Setting `memory` does three things:
1. Adds `#SBATCH --mem=24G` to the job script, so Slurm enforces a hard memory limit per task via cgroups.
2. Automatically sets Julia's `--heap-size-hint=19G` (80% of `--mem`), which tells the garbage collector to be more aggressive before reaching the limit.
3. The generated script also includes `ulimit -v unlimited`, which prevents Julia from crashing at startup due to restrictive virtual memory limits. This is safe because it only affects the virtual address space limit (which Julia needs to be large), **not** the physical RAM limit enforced by Slurm's cgroups.

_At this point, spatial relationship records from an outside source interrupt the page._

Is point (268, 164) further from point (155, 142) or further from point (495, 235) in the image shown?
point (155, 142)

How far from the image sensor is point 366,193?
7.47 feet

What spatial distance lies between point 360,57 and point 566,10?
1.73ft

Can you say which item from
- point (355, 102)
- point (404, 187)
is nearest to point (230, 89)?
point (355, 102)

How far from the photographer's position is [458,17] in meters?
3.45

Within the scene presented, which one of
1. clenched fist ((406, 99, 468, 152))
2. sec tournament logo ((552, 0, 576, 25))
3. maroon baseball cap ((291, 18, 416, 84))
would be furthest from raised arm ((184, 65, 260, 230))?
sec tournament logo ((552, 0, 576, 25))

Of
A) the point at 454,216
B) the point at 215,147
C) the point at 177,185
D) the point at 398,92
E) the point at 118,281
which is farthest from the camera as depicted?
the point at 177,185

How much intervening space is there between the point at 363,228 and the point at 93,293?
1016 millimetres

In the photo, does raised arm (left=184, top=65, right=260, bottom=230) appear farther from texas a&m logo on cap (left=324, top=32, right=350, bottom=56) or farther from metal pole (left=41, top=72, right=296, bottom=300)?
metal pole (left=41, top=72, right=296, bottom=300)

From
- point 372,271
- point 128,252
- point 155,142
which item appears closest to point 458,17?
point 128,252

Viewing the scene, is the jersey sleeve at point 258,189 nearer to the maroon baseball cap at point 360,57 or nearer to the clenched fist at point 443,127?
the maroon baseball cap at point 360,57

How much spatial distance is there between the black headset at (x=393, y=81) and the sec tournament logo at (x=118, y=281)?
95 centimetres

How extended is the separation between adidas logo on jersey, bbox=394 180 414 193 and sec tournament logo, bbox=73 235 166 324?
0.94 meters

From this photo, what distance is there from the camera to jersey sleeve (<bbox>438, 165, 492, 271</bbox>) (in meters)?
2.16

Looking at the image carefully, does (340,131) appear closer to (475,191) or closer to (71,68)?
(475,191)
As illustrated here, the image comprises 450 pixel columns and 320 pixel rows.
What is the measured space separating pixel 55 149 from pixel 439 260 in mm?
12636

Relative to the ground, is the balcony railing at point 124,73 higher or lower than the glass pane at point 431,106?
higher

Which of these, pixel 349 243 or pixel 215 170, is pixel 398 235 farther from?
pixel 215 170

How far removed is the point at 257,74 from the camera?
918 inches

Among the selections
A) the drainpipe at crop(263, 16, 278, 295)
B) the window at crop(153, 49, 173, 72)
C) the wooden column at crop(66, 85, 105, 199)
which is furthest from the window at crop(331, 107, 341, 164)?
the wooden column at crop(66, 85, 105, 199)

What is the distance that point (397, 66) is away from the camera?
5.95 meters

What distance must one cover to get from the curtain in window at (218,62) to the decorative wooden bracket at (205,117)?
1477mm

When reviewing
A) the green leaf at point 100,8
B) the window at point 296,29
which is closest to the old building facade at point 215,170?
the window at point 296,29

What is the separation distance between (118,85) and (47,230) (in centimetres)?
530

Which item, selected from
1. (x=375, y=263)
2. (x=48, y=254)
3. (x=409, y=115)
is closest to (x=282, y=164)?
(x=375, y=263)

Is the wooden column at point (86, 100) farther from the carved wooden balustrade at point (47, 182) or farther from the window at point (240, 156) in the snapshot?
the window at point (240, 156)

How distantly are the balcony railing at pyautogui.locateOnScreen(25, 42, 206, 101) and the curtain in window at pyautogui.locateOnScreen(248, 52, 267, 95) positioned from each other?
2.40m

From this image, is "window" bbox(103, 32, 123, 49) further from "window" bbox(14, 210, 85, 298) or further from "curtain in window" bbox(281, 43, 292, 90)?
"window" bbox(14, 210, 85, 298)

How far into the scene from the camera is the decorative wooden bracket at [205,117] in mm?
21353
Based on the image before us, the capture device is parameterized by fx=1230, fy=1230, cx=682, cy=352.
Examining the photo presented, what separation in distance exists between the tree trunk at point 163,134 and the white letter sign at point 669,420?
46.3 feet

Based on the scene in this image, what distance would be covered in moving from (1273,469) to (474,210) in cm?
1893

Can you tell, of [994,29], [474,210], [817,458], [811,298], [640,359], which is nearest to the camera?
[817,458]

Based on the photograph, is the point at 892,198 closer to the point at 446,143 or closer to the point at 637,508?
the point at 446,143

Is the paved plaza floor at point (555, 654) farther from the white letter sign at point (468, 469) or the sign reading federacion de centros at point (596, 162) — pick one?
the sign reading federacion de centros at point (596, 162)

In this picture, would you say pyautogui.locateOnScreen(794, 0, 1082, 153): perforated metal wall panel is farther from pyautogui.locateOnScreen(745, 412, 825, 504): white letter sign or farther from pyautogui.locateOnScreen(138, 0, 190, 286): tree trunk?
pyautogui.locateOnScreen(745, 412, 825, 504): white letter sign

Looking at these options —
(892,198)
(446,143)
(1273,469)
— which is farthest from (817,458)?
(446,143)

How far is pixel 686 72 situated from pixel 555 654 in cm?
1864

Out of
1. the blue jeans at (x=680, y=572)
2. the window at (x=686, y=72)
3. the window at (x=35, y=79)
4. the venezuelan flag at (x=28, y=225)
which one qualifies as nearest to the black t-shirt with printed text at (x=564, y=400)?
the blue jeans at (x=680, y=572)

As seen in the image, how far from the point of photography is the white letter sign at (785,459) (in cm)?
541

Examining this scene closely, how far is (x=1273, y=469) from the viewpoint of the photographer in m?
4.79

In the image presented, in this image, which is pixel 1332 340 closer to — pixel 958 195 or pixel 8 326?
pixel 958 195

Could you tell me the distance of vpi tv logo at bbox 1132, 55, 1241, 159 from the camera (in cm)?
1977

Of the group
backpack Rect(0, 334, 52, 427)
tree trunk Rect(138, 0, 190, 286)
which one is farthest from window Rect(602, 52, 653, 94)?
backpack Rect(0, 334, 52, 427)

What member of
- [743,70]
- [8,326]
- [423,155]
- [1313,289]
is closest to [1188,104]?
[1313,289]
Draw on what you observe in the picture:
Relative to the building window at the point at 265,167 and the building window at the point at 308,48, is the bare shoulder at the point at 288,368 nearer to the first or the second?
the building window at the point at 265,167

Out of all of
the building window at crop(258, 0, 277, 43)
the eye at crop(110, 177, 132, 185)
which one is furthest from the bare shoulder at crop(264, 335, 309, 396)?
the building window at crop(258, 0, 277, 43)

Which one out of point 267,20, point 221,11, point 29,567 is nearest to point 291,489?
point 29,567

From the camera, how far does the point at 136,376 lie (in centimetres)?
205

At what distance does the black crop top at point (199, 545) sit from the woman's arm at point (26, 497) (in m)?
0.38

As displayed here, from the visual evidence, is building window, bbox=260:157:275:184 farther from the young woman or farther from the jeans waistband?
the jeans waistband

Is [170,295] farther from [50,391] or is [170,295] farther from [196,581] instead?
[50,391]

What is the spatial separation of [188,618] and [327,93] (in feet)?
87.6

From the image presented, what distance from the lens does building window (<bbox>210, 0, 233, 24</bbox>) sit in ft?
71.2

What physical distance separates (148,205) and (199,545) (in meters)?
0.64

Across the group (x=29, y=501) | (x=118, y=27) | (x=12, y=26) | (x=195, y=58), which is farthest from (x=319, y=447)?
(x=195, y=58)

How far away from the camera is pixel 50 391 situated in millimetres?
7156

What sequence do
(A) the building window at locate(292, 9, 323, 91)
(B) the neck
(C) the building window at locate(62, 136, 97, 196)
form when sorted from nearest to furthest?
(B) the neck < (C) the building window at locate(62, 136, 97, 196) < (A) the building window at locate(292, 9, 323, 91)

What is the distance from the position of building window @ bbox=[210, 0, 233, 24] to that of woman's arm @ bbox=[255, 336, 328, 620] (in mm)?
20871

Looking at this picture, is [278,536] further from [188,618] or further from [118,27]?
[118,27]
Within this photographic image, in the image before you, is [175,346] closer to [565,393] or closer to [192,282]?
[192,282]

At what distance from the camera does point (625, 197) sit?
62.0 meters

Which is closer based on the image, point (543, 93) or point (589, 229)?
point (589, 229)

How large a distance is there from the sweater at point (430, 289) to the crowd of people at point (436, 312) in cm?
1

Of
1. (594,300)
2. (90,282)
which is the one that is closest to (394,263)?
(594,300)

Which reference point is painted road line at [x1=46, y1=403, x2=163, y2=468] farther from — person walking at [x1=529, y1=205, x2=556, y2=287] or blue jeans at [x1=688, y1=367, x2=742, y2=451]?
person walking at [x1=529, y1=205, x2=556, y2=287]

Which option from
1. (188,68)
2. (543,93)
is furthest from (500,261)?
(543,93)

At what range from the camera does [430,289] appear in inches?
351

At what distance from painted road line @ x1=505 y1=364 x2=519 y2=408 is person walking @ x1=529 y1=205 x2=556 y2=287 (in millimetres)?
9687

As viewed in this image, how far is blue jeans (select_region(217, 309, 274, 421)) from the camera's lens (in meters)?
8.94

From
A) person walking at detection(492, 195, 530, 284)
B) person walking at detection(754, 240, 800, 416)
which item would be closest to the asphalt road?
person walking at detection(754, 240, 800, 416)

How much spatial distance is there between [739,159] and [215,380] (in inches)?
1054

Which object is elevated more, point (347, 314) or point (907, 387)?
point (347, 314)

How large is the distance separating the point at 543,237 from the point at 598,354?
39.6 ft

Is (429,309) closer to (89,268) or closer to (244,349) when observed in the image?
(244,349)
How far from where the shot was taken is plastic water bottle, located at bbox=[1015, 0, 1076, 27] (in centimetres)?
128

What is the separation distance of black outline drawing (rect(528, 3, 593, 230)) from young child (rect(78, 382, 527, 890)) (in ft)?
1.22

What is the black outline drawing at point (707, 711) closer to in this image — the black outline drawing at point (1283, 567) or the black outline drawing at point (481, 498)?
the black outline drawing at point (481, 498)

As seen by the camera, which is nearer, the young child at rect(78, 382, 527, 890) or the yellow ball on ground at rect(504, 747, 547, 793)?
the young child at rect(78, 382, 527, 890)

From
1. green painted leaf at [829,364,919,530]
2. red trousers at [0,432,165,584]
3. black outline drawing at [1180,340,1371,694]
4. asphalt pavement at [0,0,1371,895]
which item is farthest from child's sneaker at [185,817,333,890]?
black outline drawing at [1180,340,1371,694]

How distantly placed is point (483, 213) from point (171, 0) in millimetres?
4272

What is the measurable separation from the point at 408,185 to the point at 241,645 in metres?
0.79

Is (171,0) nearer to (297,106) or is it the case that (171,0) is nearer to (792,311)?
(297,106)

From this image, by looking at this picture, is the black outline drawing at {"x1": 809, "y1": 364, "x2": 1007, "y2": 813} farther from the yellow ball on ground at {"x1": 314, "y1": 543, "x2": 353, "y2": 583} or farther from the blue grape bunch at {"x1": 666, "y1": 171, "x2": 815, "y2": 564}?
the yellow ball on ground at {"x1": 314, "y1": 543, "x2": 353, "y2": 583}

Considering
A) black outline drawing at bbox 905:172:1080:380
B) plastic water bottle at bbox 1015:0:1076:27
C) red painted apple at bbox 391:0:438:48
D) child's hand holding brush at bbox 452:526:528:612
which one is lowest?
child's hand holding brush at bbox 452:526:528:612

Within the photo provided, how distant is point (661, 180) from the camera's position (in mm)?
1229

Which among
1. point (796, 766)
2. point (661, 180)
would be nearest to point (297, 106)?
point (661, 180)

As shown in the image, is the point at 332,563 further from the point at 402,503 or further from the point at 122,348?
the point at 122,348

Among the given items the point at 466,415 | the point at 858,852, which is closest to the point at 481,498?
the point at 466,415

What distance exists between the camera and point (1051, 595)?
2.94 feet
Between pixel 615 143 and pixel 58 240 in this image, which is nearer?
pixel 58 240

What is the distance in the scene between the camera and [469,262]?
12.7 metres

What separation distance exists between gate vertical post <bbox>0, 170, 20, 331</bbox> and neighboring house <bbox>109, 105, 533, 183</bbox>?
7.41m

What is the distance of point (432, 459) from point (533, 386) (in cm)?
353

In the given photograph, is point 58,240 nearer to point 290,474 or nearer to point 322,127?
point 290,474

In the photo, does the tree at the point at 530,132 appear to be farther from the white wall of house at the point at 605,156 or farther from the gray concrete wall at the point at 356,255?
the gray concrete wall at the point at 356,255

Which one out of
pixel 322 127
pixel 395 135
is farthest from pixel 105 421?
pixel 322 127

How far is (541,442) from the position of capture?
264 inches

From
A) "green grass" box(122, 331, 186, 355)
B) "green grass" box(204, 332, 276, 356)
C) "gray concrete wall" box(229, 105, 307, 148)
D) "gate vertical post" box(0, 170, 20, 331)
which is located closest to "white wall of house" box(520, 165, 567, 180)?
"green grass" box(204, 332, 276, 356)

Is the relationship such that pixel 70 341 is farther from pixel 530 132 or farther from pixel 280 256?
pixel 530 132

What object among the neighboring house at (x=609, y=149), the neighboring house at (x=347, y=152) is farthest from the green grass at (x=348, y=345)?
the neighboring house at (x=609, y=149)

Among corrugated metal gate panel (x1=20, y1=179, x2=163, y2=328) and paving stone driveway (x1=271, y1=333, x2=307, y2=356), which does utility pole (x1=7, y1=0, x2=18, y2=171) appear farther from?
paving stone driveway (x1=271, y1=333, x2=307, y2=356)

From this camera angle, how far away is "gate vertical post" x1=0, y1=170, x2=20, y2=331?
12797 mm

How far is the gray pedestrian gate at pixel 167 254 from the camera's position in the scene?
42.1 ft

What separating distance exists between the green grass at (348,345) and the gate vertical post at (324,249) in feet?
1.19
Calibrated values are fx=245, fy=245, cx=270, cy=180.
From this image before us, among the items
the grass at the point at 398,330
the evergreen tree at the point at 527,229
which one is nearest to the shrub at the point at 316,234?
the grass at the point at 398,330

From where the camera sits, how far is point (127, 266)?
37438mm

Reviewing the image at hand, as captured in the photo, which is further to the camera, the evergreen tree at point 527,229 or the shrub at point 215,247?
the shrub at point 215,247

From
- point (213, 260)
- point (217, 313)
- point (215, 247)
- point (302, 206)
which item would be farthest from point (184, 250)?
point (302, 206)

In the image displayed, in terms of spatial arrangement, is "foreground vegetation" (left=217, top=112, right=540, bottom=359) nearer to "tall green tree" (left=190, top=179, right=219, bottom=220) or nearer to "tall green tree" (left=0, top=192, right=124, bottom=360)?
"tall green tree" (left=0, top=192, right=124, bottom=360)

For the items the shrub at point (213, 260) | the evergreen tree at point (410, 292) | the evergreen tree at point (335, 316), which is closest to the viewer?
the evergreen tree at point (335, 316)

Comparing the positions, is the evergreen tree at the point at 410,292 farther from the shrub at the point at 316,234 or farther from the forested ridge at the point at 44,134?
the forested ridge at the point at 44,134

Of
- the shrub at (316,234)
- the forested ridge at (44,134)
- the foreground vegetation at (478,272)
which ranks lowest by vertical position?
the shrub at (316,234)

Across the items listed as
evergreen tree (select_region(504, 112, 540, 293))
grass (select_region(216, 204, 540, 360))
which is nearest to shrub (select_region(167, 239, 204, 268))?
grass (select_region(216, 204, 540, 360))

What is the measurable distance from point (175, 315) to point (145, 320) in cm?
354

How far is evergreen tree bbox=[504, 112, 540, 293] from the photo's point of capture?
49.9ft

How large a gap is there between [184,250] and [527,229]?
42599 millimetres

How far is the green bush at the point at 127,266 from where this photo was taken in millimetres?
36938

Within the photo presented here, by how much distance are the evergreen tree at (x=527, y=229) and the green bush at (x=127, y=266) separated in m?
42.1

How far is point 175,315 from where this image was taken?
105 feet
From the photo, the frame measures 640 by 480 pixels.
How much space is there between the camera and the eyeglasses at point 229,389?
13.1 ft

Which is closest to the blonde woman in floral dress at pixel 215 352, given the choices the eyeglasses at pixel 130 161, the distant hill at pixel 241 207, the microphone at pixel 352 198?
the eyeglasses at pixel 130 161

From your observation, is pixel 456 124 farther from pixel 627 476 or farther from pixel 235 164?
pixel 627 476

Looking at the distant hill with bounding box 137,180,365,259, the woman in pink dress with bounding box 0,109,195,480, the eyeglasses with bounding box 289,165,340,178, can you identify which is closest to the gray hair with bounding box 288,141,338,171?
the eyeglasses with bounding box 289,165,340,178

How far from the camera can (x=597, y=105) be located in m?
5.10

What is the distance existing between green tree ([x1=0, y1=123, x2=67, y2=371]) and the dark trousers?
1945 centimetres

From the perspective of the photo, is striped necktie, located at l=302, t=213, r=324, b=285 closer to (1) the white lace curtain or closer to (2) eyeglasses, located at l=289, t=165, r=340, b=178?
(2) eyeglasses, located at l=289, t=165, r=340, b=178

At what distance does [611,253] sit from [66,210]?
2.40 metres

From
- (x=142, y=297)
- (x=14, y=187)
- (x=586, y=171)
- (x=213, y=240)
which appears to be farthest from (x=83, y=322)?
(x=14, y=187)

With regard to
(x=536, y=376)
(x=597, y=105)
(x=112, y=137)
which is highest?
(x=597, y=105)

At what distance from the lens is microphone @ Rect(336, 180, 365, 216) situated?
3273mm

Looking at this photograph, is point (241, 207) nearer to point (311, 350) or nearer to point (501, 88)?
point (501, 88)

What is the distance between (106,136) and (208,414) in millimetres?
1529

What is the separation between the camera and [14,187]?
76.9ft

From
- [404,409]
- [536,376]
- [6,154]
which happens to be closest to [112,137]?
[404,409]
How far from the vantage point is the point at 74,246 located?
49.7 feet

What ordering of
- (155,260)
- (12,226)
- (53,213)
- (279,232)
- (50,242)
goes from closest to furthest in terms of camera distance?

The `memory` string supports `K`, `M`, `G`, and `T` suffixes, matching Slurm's `--mem` format. A bare number (e.g. `"24000"`) is treated as megabytes, matching Slurm's default convention. Invalid values (e.g. `"bad"`, `"12.5G"`) will raise an `ArgumentError` at construction time.

### Thread pinning
By default, `SlurmExec` sets `nthreads=1` and exports the following environment variables in the job script:
```bash
export JULIA_NUM_THREADS=1
export OMP_NUM_THREADS=1
export OPENBLAS_NUM_THREADS=1
export MKL_NUM_THREADS=1
```
This prevents over-subscription when many array tasks run concurrently on the same node. With `JULIA_NUM_THREADS=1`, FFTW also automatically uses a single thread (via Luna's `Utils.FFTWthreads()`).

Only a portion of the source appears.